§ YOUR GOAL: Pull out the lines from the one containing "Which subject, (x=584, y=324)" through the final line of the listing below and repeat them exactly. Leave the pictures behind.
** START OF GIVEN DATA **
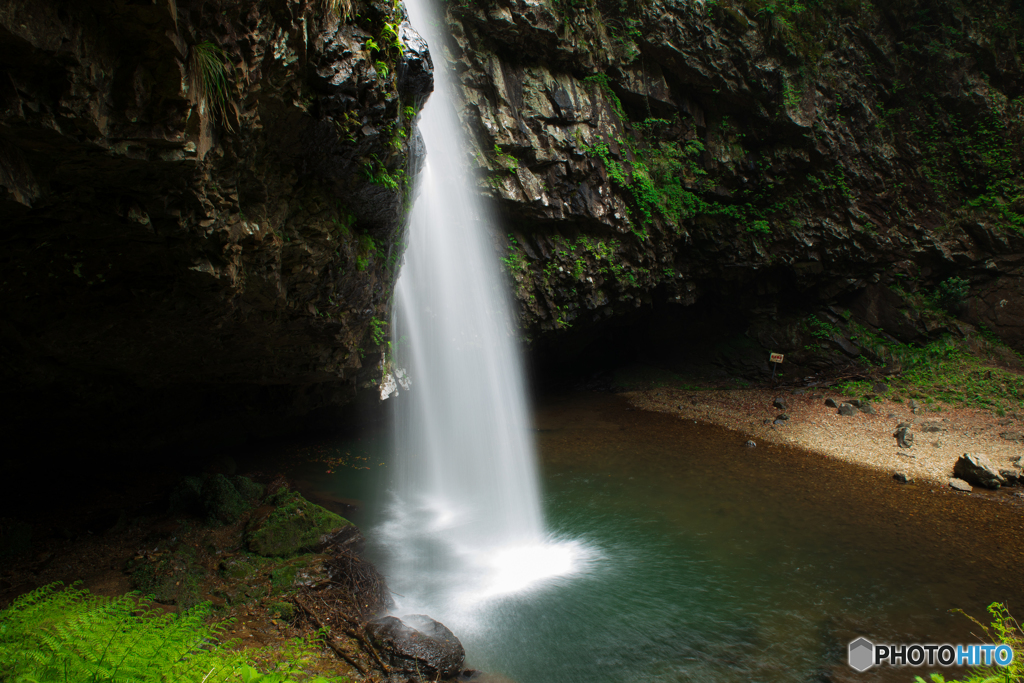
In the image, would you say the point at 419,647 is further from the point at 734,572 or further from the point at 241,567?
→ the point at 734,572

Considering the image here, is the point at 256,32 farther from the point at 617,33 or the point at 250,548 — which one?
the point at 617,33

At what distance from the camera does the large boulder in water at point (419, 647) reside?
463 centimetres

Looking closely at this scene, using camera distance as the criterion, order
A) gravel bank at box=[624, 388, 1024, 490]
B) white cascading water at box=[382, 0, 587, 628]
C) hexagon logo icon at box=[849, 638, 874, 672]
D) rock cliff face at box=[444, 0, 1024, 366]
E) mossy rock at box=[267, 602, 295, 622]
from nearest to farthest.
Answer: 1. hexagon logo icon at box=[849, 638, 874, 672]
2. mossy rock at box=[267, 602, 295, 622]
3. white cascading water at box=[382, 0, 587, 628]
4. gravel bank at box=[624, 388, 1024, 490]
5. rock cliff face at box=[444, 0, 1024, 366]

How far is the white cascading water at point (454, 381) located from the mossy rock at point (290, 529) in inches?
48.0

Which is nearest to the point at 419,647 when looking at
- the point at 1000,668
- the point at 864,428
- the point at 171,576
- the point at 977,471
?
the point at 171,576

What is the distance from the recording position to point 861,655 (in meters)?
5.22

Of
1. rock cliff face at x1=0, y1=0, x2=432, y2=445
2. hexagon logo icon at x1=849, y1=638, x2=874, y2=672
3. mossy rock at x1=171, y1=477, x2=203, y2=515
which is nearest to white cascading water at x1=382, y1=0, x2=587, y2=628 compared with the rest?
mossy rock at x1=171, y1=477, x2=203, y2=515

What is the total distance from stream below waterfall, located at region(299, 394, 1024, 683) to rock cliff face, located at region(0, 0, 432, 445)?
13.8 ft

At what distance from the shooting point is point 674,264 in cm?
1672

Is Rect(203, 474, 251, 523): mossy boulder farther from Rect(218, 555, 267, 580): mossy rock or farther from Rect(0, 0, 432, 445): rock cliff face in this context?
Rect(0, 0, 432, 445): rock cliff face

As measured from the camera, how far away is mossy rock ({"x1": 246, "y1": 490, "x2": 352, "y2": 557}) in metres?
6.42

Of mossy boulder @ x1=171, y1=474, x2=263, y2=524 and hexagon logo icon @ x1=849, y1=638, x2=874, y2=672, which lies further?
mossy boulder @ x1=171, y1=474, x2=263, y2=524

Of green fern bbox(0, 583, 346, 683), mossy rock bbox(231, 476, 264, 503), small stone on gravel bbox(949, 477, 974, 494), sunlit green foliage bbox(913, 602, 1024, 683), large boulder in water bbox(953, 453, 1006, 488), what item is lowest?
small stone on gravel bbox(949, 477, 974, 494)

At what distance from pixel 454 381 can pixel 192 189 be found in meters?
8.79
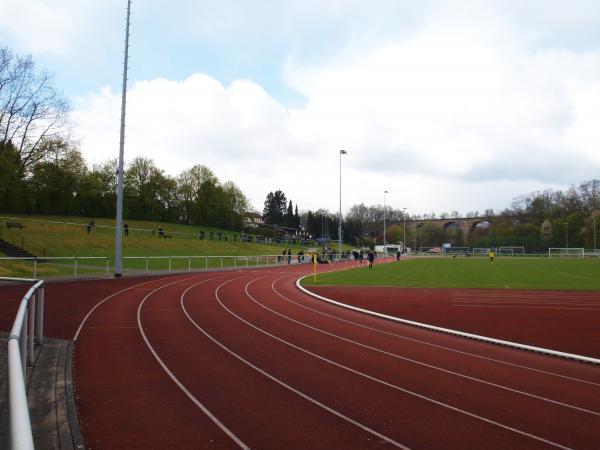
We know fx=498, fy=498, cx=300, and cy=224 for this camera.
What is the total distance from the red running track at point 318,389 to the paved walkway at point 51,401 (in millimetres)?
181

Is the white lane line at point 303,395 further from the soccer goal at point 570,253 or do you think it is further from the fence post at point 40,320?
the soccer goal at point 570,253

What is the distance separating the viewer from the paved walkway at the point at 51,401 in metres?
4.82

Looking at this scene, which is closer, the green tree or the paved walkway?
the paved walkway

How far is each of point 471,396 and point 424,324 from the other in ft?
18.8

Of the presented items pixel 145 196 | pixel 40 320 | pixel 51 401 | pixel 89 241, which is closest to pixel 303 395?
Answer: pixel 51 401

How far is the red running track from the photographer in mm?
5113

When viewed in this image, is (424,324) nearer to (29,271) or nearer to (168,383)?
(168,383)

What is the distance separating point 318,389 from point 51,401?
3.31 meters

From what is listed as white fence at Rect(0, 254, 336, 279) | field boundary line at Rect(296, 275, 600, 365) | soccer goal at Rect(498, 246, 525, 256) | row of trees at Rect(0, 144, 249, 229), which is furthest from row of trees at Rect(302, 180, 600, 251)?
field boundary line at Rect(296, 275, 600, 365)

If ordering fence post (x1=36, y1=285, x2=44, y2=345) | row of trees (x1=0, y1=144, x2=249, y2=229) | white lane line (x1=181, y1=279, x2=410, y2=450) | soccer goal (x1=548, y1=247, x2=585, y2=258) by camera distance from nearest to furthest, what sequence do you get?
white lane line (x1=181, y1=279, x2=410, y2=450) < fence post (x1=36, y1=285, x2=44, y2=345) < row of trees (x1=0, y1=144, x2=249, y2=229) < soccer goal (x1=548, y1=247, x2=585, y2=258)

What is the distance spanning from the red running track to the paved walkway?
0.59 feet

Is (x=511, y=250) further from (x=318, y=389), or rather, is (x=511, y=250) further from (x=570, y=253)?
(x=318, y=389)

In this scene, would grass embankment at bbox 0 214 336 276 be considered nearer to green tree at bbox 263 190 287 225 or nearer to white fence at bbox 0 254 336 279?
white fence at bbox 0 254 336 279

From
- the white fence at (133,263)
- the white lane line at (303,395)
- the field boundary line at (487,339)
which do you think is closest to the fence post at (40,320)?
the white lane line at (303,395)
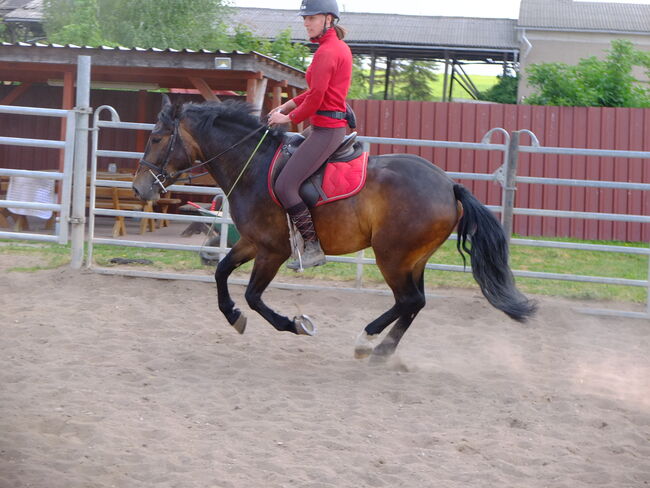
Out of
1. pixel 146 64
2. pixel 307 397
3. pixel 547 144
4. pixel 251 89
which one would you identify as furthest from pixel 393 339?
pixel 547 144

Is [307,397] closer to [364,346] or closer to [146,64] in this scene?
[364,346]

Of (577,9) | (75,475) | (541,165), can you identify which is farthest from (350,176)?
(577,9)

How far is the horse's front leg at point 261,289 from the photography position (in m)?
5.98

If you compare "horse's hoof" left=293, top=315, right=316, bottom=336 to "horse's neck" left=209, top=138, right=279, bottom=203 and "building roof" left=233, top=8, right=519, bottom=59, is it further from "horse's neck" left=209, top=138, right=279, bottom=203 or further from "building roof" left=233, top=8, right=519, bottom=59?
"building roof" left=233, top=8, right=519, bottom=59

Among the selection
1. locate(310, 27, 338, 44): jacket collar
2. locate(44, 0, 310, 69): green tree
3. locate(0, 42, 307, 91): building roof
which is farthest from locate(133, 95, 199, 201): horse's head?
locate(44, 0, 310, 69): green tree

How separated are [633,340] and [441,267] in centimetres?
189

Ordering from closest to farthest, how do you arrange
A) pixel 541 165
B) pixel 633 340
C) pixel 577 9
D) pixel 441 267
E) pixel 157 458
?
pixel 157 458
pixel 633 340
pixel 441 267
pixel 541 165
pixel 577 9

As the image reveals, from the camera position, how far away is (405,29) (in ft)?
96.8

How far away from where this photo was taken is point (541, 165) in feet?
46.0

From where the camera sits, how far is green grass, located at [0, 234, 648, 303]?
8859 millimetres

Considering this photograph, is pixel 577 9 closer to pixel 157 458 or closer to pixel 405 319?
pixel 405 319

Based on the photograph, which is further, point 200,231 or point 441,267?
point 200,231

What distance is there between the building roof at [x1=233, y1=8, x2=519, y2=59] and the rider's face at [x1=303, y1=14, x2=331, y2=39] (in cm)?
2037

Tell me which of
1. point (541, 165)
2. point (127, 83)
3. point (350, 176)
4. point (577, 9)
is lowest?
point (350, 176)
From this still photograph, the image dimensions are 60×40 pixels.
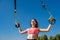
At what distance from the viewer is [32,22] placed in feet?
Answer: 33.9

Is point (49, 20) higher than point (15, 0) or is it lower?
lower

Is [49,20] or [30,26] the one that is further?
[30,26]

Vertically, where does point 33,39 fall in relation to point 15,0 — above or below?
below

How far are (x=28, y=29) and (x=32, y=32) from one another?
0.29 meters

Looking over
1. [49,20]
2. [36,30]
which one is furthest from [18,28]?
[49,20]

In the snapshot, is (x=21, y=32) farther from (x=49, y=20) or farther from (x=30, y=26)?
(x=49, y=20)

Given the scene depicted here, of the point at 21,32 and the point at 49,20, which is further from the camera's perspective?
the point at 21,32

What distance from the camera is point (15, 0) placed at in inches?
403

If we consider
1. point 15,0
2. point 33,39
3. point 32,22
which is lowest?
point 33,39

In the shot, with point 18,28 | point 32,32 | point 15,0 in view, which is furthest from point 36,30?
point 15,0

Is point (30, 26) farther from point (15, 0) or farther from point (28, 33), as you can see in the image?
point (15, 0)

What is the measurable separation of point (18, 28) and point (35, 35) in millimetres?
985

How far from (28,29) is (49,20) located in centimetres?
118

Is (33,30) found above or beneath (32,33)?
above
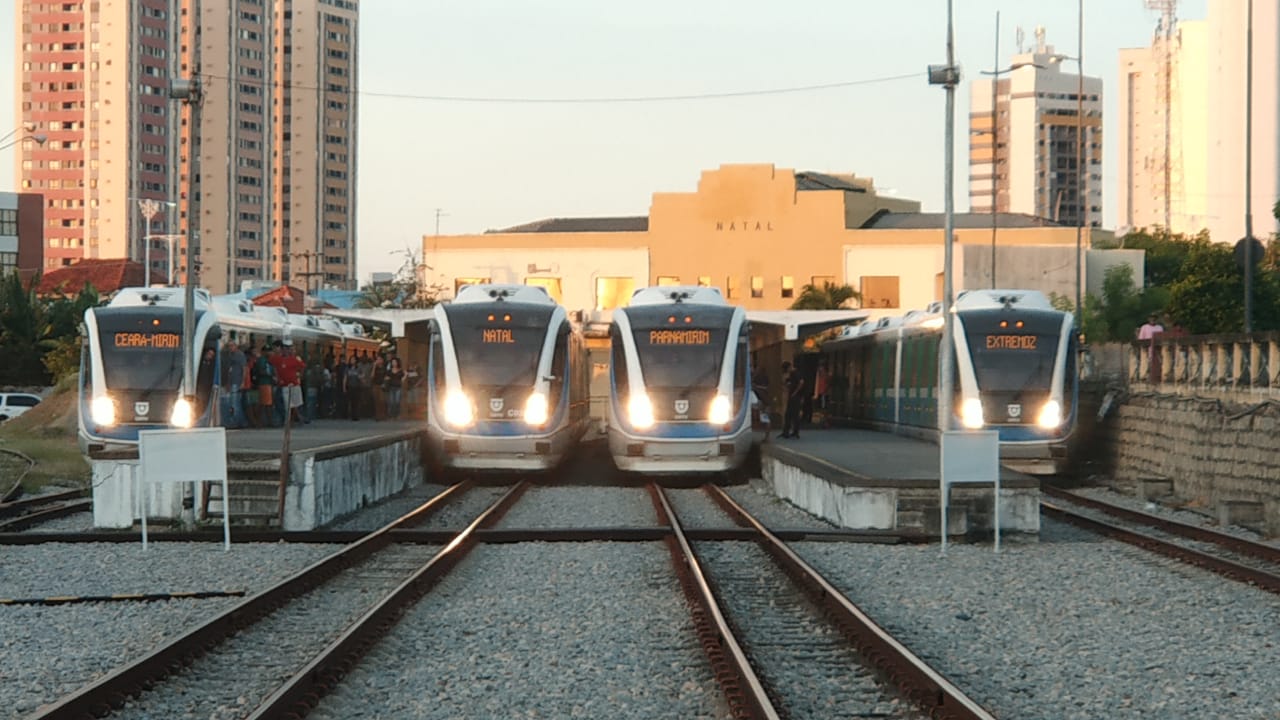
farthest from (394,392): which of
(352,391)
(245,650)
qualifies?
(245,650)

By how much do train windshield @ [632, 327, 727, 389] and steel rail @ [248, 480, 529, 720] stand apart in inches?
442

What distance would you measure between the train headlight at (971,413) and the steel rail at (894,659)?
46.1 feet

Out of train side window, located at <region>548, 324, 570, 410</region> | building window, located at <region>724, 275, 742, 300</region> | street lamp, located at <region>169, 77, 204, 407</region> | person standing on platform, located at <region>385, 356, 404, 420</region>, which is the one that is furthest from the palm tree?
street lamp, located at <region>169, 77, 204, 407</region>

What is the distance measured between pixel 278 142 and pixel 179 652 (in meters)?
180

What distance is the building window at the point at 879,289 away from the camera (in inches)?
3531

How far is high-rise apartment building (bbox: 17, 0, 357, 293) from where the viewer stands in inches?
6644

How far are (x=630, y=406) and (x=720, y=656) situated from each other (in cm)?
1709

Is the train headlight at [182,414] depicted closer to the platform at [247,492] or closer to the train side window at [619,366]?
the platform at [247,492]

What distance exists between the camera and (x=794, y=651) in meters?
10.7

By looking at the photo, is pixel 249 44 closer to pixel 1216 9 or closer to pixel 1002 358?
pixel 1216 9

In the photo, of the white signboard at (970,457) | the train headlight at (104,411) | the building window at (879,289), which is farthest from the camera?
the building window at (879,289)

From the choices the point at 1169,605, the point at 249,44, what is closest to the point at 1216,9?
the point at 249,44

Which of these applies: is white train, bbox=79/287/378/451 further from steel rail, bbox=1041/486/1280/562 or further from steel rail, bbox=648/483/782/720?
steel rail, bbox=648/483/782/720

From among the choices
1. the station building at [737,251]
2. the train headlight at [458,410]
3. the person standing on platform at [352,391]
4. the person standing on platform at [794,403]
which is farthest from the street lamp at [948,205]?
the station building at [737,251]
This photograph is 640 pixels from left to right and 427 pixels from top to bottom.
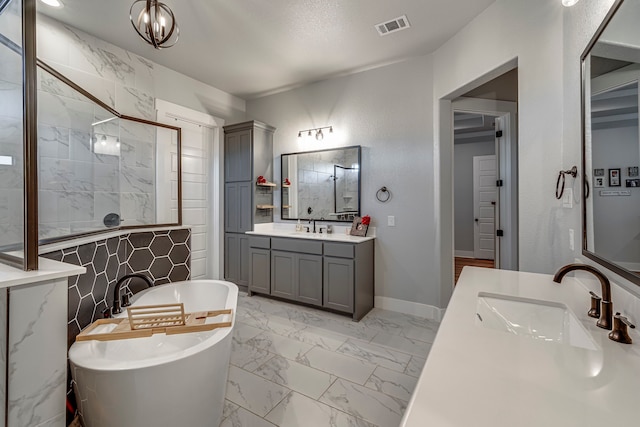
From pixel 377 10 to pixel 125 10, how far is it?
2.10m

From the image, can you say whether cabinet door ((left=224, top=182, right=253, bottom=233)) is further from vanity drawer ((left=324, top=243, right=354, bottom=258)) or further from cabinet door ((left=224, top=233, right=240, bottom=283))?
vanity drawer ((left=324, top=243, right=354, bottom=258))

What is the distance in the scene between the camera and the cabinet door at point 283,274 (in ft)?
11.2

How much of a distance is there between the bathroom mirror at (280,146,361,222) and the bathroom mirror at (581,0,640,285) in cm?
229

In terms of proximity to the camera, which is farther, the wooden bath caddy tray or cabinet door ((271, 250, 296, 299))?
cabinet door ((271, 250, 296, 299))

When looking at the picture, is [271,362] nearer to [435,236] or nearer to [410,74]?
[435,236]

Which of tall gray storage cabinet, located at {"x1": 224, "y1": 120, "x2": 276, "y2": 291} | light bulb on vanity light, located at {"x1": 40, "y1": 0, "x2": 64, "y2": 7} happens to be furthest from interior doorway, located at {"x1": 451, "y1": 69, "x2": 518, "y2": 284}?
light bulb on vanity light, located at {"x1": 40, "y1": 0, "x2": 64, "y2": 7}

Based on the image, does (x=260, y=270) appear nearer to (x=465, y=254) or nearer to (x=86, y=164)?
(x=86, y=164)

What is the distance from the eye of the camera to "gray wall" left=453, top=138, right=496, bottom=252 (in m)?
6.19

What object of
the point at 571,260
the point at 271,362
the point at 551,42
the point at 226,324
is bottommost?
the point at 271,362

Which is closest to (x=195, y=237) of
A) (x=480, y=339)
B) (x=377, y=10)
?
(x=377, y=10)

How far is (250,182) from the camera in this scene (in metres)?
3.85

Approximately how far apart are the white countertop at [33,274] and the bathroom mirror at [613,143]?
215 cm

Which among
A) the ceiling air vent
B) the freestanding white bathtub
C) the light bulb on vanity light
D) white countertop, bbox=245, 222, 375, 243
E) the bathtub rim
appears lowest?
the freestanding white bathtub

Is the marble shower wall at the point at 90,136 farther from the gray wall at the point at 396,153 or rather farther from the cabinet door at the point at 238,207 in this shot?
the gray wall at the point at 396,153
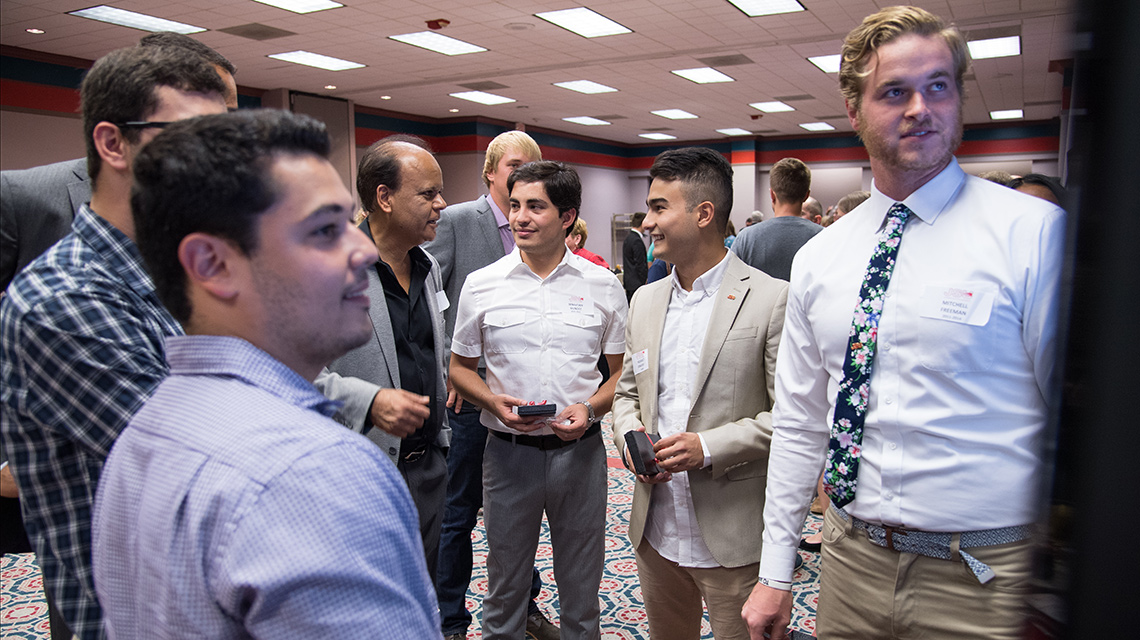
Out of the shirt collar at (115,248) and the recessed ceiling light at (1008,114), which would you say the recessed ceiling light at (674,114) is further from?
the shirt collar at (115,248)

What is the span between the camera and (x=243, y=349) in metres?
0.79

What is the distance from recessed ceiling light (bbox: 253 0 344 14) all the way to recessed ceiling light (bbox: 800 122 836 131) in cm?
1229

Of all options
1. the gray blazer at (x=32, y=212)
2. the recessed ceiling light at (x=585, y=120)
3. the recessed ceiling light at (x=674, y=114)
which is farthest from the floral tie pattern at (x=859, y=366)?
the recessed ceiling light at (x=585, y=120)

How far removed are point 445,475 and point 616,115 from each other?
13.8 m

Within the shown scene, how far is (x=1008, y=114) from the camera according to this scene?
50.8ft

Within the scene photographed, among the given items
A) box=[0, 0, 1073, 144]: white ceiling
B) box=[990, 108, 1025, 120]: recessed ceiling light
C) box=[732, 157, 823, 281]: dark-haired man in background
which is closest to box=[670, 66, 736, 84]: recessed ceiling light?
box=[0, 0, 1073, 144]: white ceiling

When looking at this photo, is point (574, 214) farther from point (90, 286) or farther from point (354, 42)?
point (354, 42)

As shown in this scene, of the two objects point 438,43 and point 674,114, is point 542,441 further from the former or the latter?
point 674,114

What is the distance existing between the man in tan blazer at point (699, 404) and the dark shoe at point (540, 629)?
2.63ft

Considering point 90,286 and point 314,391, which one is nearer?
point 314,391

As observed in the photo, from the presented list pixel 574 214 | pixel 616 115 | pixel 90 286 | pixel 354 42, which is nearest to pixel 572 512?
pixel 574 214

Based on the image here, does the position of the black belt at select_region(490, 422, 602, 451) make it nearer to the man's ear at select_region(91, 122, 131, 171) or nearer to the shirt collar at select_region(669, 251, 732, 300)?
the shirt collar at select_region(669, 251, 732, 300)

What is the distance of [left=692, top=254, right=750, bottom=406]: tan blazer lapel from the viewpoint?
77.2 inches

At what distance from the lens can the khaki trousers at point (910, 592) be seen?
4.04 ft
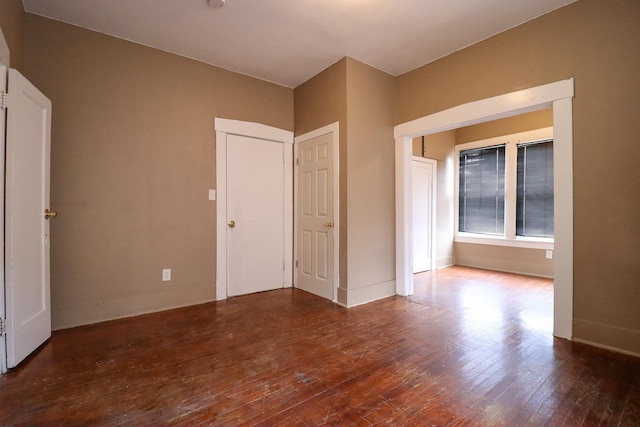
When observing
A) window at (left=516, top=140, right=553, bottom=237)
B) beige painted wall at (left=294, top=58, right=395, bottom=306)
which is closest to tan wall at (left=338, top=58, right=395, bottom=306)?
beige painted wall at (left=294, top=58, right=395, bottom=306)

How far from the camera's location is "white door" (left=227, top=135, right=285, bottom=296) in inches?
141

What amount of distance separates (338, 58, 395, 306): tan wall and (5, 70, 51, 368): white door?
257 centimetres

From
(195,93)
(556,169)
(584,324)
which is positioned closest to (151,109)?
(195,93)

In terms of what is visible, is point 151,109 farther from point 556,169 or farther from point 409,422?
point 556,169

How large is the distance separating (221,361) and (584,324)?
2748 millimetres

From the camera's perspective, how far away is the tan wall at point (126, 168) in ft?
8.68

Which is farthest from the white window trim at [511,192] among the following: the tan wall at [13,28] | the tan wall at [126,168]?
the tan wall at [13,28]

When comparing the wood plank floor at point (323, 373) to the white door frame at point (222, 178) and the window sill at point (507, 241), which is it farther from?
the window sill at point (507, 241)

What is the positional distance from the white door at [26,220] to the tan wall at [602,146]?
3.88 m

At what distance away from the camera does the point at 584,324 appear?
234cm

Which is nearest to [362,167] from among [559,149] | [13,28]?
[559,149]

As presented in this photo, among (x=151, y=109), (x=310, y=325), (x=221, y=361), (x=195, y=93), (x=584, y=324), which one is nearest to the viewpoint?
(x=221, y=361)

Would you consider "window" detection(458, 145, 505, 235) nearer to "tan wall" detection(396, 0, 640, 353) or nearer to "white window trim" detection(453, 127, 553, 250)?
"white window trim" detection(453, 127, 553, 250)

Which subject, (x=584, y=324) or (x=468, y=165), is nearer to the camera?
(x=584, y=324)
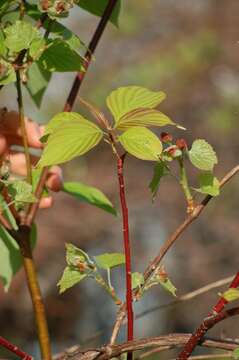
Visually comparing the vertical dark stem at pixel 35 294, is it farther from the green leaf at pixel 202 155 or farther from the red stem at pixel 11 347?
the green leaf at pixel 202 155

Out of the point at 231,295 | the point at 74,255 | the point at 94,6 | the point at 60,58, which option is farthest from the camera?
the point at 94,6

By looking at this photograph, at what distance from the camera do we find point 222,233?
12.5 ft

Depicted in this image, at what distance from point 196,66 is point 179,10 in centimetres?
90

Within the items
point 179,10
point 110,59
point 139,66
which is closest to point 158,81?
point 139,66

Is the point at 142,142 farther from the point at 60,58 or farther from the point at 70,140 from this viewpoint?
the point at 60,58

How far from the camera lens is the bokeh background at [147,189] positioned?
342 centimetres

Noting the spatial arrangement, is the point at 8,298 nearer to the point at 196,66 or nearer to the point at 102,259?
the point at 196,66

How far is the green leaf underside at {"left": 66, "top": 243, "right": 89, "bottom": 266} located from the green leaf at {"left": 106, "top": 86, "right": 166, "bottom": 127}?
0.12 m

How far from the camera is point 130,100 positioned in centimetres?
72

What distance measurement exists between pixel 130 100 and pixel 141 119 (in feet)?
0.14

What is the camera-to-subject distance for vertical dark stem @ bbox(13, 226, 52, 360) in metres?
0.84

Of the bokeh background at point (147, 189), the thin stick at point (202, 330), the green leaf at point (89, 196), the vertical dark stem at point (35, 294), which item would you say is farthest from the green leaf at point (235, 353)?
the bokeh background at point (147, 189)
** END OF GIVEN DATA **
§ OUTPUT FOR THIS EXERCISE:
Which subject, (x=584, y=324) or (x=468, y=165), is nearer to the camera?
(x=584, y=324)
Visually comparing the vertical dark stem at pixel 35 294, is it farther from the green leaf at pixel 202 155 or farther from the red stem at pixel 11 347?
the green leaf at pixel 202 155

Out of the point at 231,295 | the point at 74,255 | the point at 94,6 | the point at 60,58, which option is farthest from the camera?
the point at 94,6

By looking at this photograph, at what distance from the camera do we find point 222,233?
12.5 ft

Depicted in this image, at what distance from point 196,66 is point 179,10 in centimetres?
90

Within the items
point 179,10
point 110,59
point 139,66
which is closest to point 158,81?
point 139,66

Is the point at 142,142 farther from the point at 60,58 or farther from the point at 70,140 from this viewpoint?
the point at 60,58

How far from the camera lens is the bokeh background at [147,189] positioned?
342 centimetres

Noting the spatial arrangement, is the point at 8,298 nearer to the point at 196,66 or nearer to the point at 102,259?
the point at 196,66

How far is the green leaf underside at {"left": 66, "top": 243, "right": 89, "bottom": 266} located from the green leaf at {"left": 106, "top": 86, "right": 166, "bottom": 127}?
0.12 m

How far from the camera is point 130,100 positioned in centimetres?
72

What distance measurement exists between pixel 130 100 and pixel 141 119 (in feet)?
0.14

What is the camera-to-subject distance for vertical dark stem @ bbox(13, 226, 52, 360) in metres?
0.84

Of the bokeh background at point (147, 189), the thin stick at point (202, 330), the green leaf at point (89, 196), the vertical dark stem at point (35, 294), which item would you say is farthest from the green leaf at point (235, 353)?
the bokeh background at point (147, 189)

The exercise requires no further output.